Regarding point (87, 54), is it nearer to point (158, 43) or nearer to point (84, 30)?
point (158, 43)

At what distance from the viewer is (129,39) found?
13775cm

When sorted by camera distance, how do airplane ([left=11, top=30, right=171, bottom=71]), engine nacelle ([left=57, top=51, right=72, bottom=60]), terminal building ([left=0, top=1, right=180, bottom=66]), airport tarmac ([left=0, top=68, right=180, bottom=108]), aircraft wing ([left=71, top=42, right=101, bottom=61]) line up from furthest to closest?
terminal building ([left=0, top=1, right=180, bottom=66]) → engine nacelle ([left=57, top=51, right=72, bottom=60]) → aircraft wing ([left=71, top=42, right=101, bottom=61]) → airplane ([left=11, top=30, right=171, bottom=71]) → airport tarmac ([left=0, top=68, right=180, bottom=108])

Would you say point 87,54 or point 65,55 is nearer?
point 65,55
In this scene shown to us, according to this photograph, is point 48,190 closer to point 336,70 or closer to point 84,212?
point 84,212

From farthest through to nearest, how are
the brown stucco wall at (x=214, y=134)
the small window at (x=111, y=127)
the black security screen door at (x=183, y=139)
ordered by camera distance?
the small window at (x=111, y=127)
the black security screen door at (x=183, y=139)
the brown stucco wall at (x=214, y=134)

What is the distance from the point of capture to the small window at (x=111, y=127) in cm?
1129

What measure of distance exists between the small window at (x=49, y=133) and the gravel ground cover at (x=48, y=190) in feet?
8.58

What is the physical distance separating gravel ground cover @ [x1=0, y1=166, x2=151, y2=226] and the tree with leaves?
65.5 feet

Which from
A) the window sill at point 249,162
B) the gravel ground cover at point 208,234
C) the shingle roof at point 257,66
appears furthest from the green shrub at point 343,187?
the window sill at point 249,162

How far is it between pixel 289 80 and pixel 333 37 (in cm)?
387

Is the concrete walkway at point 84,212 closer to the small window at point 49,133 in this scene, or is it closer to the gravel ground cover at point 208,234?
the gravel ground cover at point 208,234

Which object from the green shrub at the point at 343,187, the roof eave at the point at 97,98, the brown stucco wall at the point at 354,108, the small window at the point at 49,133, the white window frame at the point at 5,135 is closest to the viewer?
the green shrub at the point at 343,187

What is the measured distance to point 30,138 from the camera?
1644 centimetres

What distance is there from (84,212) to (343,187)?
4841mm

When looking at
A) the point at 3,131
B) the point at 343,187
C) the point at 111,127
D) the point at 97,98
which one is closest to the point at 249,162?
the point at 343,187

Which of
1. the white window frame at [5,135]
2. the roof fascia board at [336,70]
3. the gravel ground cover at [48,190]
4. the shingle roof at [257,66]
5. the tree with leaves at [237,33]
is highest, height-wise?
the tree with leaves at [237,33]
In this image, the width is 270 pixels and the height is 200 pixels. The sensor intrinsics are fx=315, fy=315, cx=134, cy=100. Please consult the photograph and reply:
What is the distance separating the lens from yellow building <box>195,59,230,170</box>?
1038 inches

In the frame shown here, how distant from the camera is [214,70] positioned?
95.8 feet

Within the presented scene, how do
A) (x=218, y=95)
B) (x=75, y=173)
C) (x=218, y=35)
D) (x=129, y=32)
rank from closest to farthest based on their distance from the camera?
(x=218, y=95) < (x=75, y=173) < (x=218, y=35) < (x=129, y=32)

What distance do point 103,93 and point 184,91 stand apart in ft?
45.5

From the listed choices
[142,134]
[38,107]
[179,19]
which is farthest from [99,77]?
○ ○ ○ ○ ○
* [Given task]: Give back the data above exactly as it appears.

* [Written response]:
Regarding point (87, 54), is it nearer to point (158, 43) or nearer to point (84, 30)?
point (158, 43)

At what distance from the viewer is (129,39) found?
13775cm

When sorted by camera distance, how do airplane ([left=11, top=30, right=171, bottom=71]), engine nacelle ([left=57, top=51, right=72, bottom=60]), terminal building ([left=0, top=1, right=180, bottom=66]), airport tarmac ([left=0, top=68, right=180, bottom=108]), aircraft wing ([left=71, top=42, right=101, bottom=61]) line up from furthest to closest?
terminal building ([left=0, top=1, right=180, bottom=66]) → engine nacelle ([left=57, top=51, right=72, bottom=60]) → aircraft wing ([left=71, top=42, right=101, bottom=61]) → airplane ([left=11, top=30, right=171, bottom=71]) → airport tarmac ([left=0, top=68, right=180, bottom=108])

Would you say point 87,54 or point 65,55 is nearer?
point 65,55
In this scene shown to us, according to this photograph, is point 48,190 closer to point 336,70 or closer to point 84,212?
point 84,212

From farthest through to nearest, how are
the brown stucco wall at (x=214, y=134)
the small window at (x=111, y=127)
the black security screen door at (x=183, y=139)
ordered by camera distance?
the small window at (x=111, y=127)
the black security screen door at (x=183, y=139)
the brown stucco wall at (x=214, y=134)

What is the distance from the point of capture to the small window at (x=111, y=127) in cm?
1129

What measure of distance exists between the small window at (x=49, y=133) and the gravel ground cover at (x=48, y=190) in feet?
8.58

What is the physical distance separating gravel ground cover @ [x1=0, y1=166, x2=151, y2=226] and the tree with leaves?
65.5 feet

Which from
A) the window sill at point 249,162
B) the gravel ground cover at point 208,234
C) the shingle roof at point 257,66
appears furthest from the green shrub at point 343,187?
the window sill at point 249,162

How far is it between pixel 289 80 and pixel 333 37 (in cm)?
387

Is the concrete walkway at point 84,212 closer to the small window at point 49,133 in this scene, or is it closer to the gravel ground cover at point 208,234?
the gravel ground cover at point 208,234

Which object from the green shrub at the point at 343,187, the roof eave at the point at 97,98, the brown stucco wall at the point at 354,108, the small window at the point at 49,133, the white window frame at the point at 5,135 is closest to the viewer?
the green shrub at the point at 343,187

What is the measured distance to point 30,138 from the camera?
1644 centimetres

What distance is there from (84,212) to (343,187)?
4841mm

When looking at
A) the point at 3,131
B) the point at 343,187
C) the point at 111,127
D) the point at 97,98
which one is closest to the point at 249,162?
the point at 343,187

Which of
1. the white window frame at [5,135]
2. the roof fascia board at [336,70]
3. the gravel ground cover at [48,190]
4. the shingle roof at [257,66]
5. the tree with leaves at [237,33]
is highest, height-wise?
the tree with leaves at [237,33]
In this image, the width is 270 pixels and the height is 200 pixels. The sensor intrinsics are fx=315, fy=315, cx=134, cy=100. Please consult the photograph and reply:
What is the distance separating the lens from yellow building <box>195,59,230,170</box>?
1038 inches

In the frame shown here, how distant from the camera is [214,70] positioned?
95.8 feet

Within the presented scene, how do
A) (x=218, y=95)
B) (x=75, y=173)
C) (x=218, y=35)
D) (x=129, y=32)
rank from closest to farthest based on their distance from the camera?
(x=218, y=95) < (x=75, y=173) < (x=218, y=35) < (x=129, y=32)

What distance do point 103,93 and point 184,91 stand apart in ft?
45.5

From the listed choices
[142,134]
[38,107]
[179,19]
which is farthest from [99,77]?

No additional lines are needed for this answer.